# [REQUIRED ACTION 1]
From the housing market article, list every number it gives for home sales or homes on the market, and say what each number counts.

# [PAGE EXTRACT]
%%

Santa Maria Sun / News
The following articles were printed from Santa Maria Sun [santamariasun.com] - Volume 14, Issue 4
Seller's marketA shortage of inventory in the Central Coast housing market is causing prices to creep up
BY CAMILLIA LANHAM
You might sell your house almost as soon as you list it. Or you might not get the house you made an offer on. Regardless of which side of the buyer/seller line you stand on, one thing is certain: People are in the buying mood.
As long as a seller’s price-point is reasonable, he or she will find a purchaser willing to pay the asking price—or more, said Shea Hutchinson, a Realtor with Century 21 Hometown in Santa Maria and board president for the Santa Maria Realtors Association.
“Most properties are getting multiple offers in the first week,” Hutchinson said. “Sellers are at the advantage.”
Since the beginning of the year, there’ve been 230 sales in the Santa Maria and Orcutt areas. Hutchinson said those numbers are low compared to what they used to be, which was 100 to 120 sales per month. He attributes the low number of homes on the market to banks holding onto foreclosed homes and sellers not wanting to enter the market until housing prices rise to a certain height.
Hutchinson said the pre-economic-bust Santa Maria housing market saw an average monthly inventory between 250 to 300 homes, whereas now, it’s more like only 50 to 90 homes available
“Choices are minimal,” Hutchinson said. “As long as we have limited inventory, prices will continue to move up.”
Housing prices aren’t skyrocketing by any stretch of the economic imagination, it’s just that there’s a large pool of people ready to purchase because of low interest rates, banks willing to make housing loans, and few homes on the market.

%%

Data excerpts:
%%

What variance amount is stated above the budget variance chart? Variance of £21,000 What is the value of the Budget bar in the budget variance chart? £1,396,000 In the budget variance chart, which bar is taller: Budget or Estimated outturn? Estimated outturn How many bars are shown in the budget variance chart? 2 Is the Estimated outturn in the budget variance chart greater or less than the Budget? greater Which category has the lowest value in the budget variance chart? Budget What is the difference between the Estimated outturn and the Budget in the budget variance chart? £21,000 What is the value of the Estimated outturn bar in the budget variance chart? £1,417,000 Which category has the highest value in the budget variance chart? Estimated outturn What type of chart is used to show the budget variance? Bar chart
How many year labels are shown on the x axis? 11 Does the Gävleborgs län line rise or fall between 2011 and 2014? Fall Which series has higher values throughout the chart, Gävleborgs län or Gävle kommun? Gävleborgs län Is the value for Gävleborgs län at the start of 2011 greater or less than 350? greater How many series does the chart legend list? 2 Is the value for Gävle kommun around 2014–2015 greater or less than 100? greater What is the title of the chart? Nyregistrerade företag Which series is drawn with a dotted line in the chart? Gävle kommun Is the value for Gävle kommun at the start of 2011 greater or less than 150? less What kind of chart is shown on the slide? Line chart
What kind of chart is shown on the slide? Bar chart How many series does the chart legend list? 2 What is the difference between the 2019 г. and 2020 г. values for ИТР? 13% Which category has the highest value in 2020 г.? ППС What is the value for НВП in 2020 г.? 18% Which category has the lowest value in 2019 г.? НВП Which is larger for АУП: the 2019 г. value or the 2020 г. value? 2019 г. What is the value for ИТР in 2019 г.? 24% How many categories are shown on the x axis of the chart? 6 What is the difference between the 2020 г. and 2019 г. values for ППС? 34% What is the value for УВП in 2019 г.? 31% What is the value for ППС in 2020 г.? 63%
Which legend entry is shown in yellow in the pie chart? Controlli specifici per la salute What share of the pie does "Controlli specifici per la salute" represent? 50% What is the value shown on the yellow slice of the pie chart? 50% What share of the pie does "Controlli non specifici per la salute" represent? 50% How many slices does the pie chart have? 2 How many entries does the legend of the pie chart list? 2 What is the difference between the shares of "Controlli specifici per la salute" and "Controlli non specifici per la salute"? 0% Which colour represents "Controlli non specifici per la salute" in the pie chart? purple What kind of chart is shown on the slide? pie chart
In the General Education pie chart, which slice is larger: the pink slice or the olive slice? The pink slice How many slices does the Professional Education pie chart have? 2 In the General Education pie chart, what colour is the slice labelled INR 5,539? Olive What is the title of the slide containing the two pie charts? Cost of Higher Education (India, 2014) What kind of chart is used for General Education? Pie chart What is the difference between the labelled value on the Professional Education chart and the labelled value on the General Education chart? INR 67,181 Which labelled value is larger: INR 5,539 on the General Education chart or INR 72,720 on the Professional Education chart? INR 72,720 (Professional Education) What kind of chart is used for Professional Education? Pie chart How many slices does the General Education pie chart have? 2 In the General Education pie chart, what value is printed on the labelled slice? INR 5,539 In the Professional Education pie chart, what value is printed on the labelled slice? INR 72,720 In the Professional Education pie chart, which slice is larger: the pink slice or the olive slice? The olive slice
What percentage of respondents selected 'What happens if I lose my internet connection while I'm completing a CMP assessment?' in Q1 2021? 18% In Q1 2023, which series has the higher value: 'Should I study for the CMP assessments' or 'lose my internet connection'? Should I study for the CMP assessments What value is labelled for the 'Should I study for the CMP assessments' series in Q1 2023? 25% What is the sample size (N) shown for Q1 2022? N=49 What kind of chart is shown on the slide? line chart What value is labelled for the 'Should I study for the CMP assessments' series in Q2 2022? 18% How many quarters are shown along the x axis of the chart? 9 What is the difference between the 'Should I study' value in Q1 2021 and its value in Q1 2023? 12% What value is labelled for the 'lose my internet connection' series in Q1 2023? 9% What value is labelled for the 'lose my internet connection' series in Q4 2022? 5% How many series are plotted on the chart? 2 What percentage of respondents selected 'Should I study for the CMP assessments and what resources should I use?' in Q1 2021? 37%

%%

# [REQUIRED ACTION 2]
Copy the rows word for word, from the first row through the row that contains "How many year".

# [TASK RESULT 1]
- 230: sales in the Santa Maria and Orcutt areas since the beginning of the year
- 100 to 120: sales per month in the past
- 250 to 300: the average monthly inventory of homes in Santa Maria before the economic bust
- 50 to 90: homes available now

# [TASK RESULT 2]
What variance amount is stated above the budget variance chart? Variance of £21,000 What is the value of the Budget bar in the budget variance chart? £1,396,000 In the budget variance chart, which bar is taller: Budget or Estimated outturn? Estimated outturn How many bars are shown in the budget variance chart? 2 Is the Estimated outturn in the budget variance chart greater or less than the Budget? greater Which category has the lowest value in the budget variance chart? Budget What is the difference between the Estimated outturn and the Budget in the budget variance chart? £21,000 What is the value of the Estimated outturn bar in the budget variance chart? £1,417,000 Which category has the highest value in the budget variance chart? Estimated outturn What type of chart is used to show the budget variance? Bar chart
How many year labels are shown on the x axis? 11 Does the Gävleborgs län line rise or fall between 2011 and 2014? Fall Which series has higher values throughout the chart, Gävleborgs län or Gävle kommun? Gävleborgs län Is the value for Gävleborgs län at the start of 2011 greater or less than 350? greater How many series does the chart legend list? 2 Is the value for Gävle kommun around 2014–2015 greater or less than 100? greater What is the title of the chart? Nyregistrerade företag Which series is drawn with a dotted line in the chart? Gävle kommun Is the value for Gävle kommun at the start of 2011 greater or less than 150? less What kind of chart is shown on the slide? Line chart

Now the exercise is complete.